-
1 Attachment(s)
VB6: Best way to find all permutations of a given string in a file - Contest
Aloha,
This is a Spin-off from another thread where this all began. What we want to do here is take the file given here and search it for every permutation of the string asdf (This file will be updated occasionally). For this test all 8000 known entries in the 5mb file are in lower case. This does not mean that there are not more for the file was created by a random method and as you know random means random so it is possible that there are more. The file format is true binary. This means that all characters are in the file from 0-255. The representation of the permutations are in ASCII format. NO UNICODE or any other format is represented in the file.
I have also included in the zip file a file that contains the index for every permutation that is known in the file and what the permutation is. This file is supplied so that you can verify your work. Remember there may be more permutation in the file than the known ones... and the unknown one may span the 64k byte boundary.

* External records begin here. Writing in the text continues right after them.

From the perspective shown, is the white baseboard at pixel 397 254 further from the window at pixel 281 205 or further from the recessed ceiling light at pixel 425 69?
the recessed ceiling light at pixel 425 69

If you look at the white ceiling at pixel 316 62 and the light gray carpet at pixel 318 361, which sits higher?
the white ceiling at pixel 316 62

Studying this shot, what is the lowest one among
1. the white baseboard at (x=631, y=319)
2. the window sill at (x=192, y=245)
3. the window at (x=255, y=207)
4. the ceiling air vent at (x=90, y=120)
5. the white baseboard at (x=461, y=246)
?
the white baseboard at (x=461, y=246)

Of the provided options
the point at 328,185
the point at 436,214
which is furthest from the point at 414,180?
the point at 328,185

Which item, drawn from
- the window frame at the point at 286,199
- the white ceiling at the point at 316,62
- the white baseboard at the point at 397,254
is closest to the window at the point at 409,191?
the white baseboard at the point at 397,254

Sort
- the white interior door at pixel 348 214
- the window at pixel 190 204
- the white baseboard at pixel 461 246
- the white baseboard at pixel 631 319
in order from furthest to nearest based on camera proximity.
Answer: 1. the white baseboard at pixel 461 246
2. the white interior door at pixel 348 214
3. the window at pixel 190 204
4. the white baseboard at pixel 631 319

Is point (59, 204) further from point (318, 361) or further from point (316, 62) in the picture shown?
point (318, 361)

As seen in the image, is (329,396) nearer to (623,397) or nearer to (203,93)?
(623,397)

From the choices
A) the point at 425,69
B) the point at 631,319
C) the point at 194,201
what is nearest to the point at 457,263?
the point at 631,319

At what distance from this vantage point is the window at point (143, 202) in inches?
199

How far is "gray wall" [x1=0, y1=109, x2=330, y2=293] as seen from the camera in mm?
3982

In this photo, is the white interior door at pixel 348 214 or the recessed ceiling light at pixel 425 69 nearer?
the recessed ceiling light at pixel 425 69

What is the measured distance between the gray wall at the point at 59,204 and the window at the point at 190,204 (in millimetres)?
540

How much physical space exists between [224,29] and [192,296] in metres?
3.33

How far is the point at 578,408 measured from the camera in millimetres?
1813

Once all the entries are in I will create a different type of file that will contain some variations of the permutations and test the entries on that file just to keep everything honest. I will see about getting a prize of some sort for the winner.
The winners will be determined by several methods:
1 - Speed
2 - Understandability (ease of verification)
3 - Readability (how the code was written and commented)
4 - Method used
5 - Originality
Notes:
File must be read and processed in 64kb chunks to allow any size file to be scanned.
Permutation Variations:
Variable length.
Fixed length.
No repeating characters.
Repeating characters.
Your program need not be able to handle all of the given variations but it is a list that you could work from.
I would like to have several category of winners because speed does not always determine the needed solution (some methods won't be able to generate the exact log file but will still be correct). But you still need to generate a type of log file to verify your claim.
I would like to have this contest (challenge) run for about three months to give everyone a chance to work the problem. It would be nice if your code was self verifying (some methods won't allow this). This means that it prints out a report of where it found the permutation, what permutation it was and a count of each permutation. in the format of File Offset, Permutation in sorted order. It would be really nice to have the program check against the provided list to verify itself for the known permutations. I have also supplied the elements in the index file in csv format for this purpose.
Code should be sent ready to execute (please check your submission and make sure that all forms, modules and classes load from the same folder as the project). Code should have timing output using the GetTickCount API so that all timings are consistent and MUST use Option Explicit in all forms/modules/classes. All output should be in the format of the file FindStrSearch included in the zip file. Screen output is also appreciated.
The test file for download is too big for VBForums so you will need to download it from here Permutations File (Updated 4/18/2007).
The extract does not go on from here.